- **Problem requirements**:
Reproduce word for word the stretch of the rows below, from the line containing "Is the chair" through the end of the rows, with both ends included. Output only those lines.

- **Spatial reasoning records**:
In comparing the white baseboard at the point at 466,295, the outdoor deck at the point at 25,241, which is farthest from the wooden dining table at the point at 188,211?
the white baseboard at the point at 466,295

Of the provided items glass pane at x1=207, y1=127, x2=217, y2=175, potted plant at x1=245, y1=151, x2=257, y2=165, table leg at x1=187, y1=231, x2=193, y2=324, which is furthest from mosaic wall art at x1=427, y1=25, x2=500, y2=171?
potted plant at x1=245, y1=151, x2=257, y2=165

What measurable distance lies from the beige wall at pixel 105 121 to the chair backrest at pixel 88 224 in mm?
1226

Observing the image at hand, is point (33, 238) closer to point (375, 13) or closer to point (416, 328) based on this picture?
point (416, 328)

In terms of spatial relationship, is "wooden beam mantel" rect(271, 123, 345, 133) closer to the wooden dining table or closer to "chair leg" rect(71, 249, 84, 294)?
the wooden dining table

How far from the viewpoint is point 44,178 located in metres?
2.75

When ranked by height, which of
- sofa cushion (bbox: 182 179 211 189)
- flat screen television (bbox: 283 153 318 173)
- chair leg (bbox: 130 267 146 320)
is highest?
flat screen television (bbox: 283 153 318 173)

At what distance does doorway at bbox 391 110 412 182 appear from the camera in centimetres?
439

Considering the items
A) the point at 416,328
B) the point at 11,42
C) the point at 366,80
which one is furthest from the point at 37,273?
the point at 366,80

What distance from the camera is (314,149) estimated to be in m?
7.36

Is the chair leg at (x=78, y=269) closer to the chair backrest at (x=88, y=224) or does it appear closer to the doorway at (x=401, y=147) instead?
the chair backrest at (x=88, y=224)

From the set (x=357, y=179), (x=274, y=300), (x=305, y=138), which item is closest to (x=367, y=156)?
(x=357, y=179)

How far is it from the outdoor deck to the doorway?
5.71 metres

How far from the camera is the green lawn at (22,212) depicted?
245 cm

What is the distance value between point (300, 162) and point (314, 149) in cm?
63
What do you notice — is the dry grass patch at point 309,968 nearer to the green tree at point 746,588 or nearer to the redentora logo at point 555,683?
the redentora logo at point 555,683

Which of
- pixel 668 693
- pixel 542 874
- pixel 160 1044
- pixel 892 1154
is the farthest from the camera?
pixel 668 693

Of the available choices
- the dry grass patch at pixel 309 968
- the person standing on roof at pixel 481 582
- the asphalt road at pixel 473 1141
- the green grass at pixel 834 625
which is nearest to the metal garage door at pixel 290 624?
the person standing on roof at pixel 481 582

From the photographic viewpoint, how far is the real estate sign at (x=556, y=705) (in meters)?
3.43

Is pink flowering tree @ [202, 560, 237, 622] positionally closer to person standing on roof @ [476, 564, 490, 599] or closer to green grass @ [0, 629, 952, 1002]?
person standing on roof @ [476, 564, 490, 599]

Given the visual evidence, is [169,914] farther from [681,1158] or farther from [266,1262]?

- **Task response**:
Is the chair leg at (x=78, y=269) closer to the chair backrest at (x=88, y=224) or does it appear closer to the doorway at (x=401, y=147) instead?
the chair backrest at (x=88, y=224)

From the set (x=357, y=179), (x=274, y=300), (x=305, y=138), which item is closest to (x=367, y=156)?
(x=357, y=179)

How far is it from the outdoor deck to the doorway?
5.71 metres

How far from the camera is the green lawn at (22,212) depicted?
245 cm

What is the distance value between point (300, 162) and point (314, 149) in cm?
63
What do you notice — is the dry grass patch at point 309,968 nearer to the green tree at point 746,588 or nearer to the redentora logo at point 555,683?
the redentora logo at point 555,683

Which of
- pixel 668 693
- pixel 542 874
- pixel 160 1044
- pixel 892 1154
is the farthest from the camera?
pixel 668 693

Of the available choices
- the dry grass patch at pixel 309 968
- the person standing on roof at pixel 481 582
- the asphalt road at pixel 473 1141
- the green grass at pixel 834 625
which is nearest to the metal garage door at pixel 290 624?
the person standing on roof at pixel 481 582

From the photographic viewpoint, how far is the real estate sign at (x=556, y=705) (in meters)?
3.43

Is pink flowering tree @ [202, 560, 237, 622] positionally closer to person standing on roof @ [476, 564, 490, 599] or closer to green grass @ [0, 629, 952, 1002]?
person standing on roof @ [476, 564, 490, 599]

Given the visual evidence, is [169,914] farther from [681,1158] or farther from [266,1262]?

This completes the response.